◆ TEXTAUSZUG
☆ ☆ ☆ ☆

Daß eine Trennung der vermischt auf der Deponie liegenden einzelnen Ablagerungen nach möglicherweise unterschiedlichen Verursachern im Beschwerdefall nicht in Betracht kommt, liegt auf der Hand. Die Beschwerdeführerin ist die einzige bekannte Verursacherin der eigenmächtigen Neuerung. Ihre Heranziehung liegt daher im Sinn des Gesetzes, da nur durch ihre Heranziehung eine rasche Beseitigung des Abfalls möglich ist. Daß der ältere, jedenfalls der Beschwerdeführerin zuzurechnende Müll im Verhältnis zu dem "jüngeren" in quantitativer und qualitativer Hinsicht nur von völlig untergeordneter Bedeutung sei, hat die Beschwerdeführerin selbst nicht behauptet und es ergibt sich auch keinerlei Anhaltspunkt in dieser Richtung aus dem Akt.

☆ ☆ ☆ ☆

◆ VORLIEGENDES MATERIAL
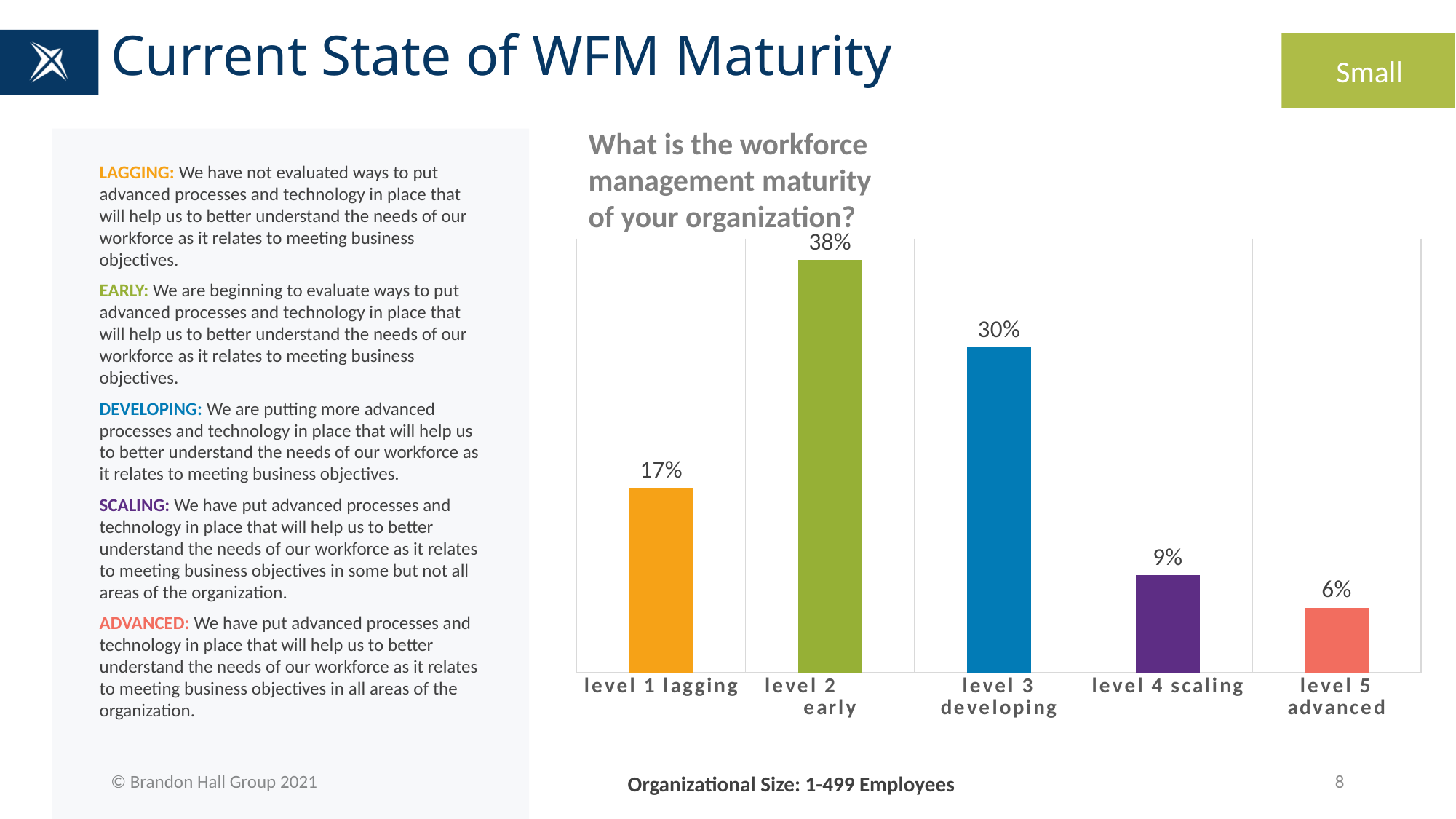
Which maturity level has the highest percentage? level 2 early What percentage of organizations are at level 2 early? 38% What kind of chart is shown on the slide? bar chart Which maturity level has the lowest percentage? level 5 advanced What is the title of the chart? What is the workforce management maturity of your organization? Which is larger, the value for level 3 developing or level 1 lagging? level 3 developing What is the value for level 4 scaling? 9% How many maturity levels are shown in the chart? 5 What is the difference between the values for level 1 lagging and level 5 advanced? 11% What is the difference between the values for level 2 early and level 3 developing? 8% What colour is the bar for level 3 developing? blue What is the value for level 1 lagging? 17%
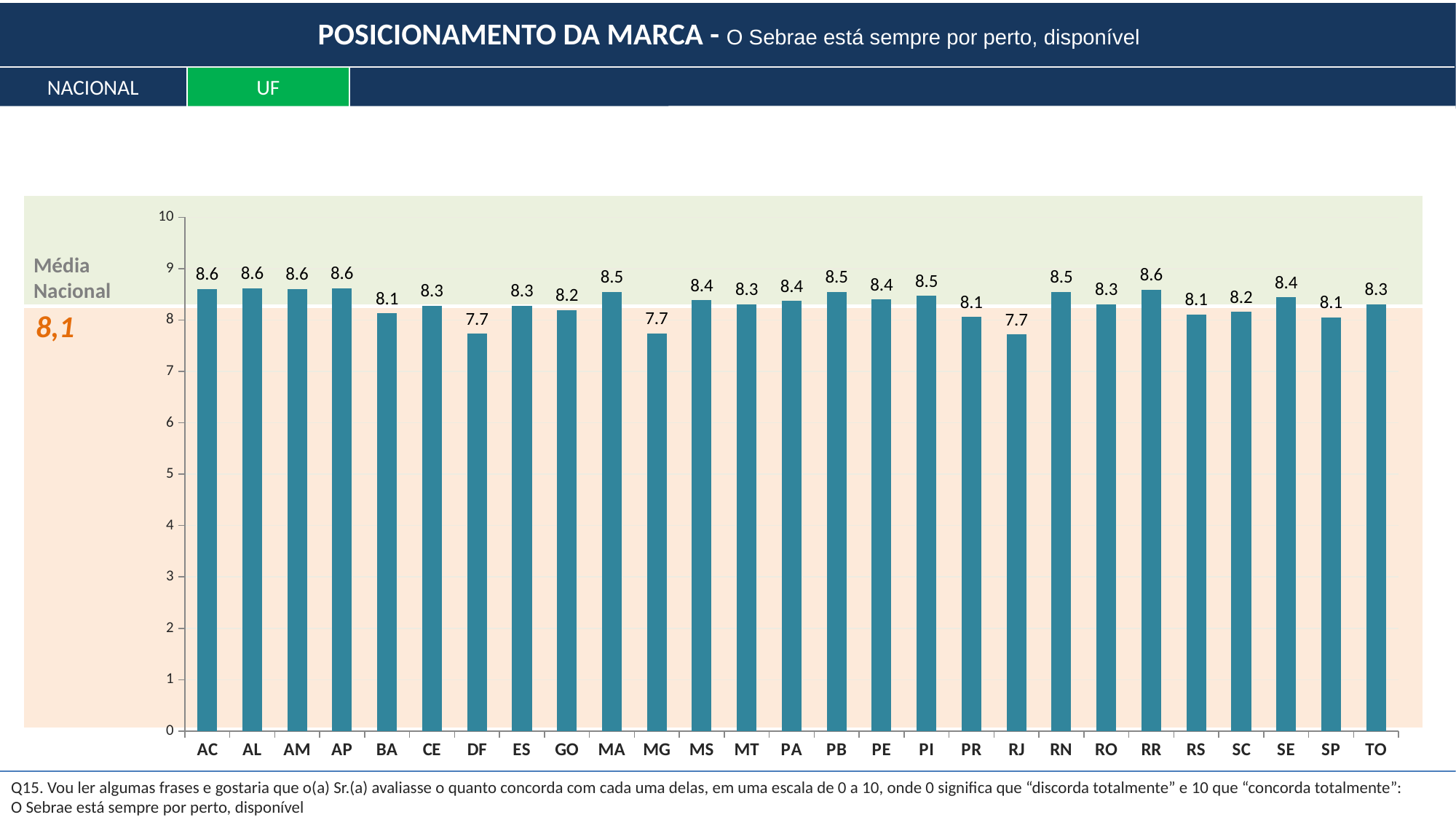
What is the value for RR? 8.6 Is the value for MG greater or less than 8? less What is the difference between the values for AC and RJ? 0.9 What is the value for MA? 8.5 What is the value for DF? 7.7 Which has a larger value, PB or GO? PB What is the Média Nacional value shown on the slide? 8,1 What is the lowest value shown among the states? 7.7 What is the highest value shown among the states? 8.6 How many states (categories) are shown on the x axis? 27 What is the value for SP? 8.1 What kind of chart is shown on the slide? bar chart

☆ ☆ ☆ ☆

◆ AUFGABENSTELLUNG
Beantworte anhand des Auszugs zur Deponie diese Fragen:
1. Welche Trennung kommt im Beschwerdefall nicht in Betracht?
2. Warum liegt die Heranziehung der Beschwerdeführerin im Sinn des Gesetzes?
3. Was hat die Beschwerdeführerin über den älteren Müll selbst nicht behauptet?

◆ SCHRIFTLICHE LÖSUNG
1. Eine Trennung der vermischt auf der Deponie liegenden einzelnen Ablagerungen nach möglicherweise unterschiedlichen Verursachern.
2. Nur durch ihre Heranziehung ist eine rasche Beseitigung des Abfalls möglich.
3. Dass er im Verhältnis zum „jüngeren“ Müll in quantitativer und qualitativer Hinsicht nur von völlig untergeordneter Bedeutung sei.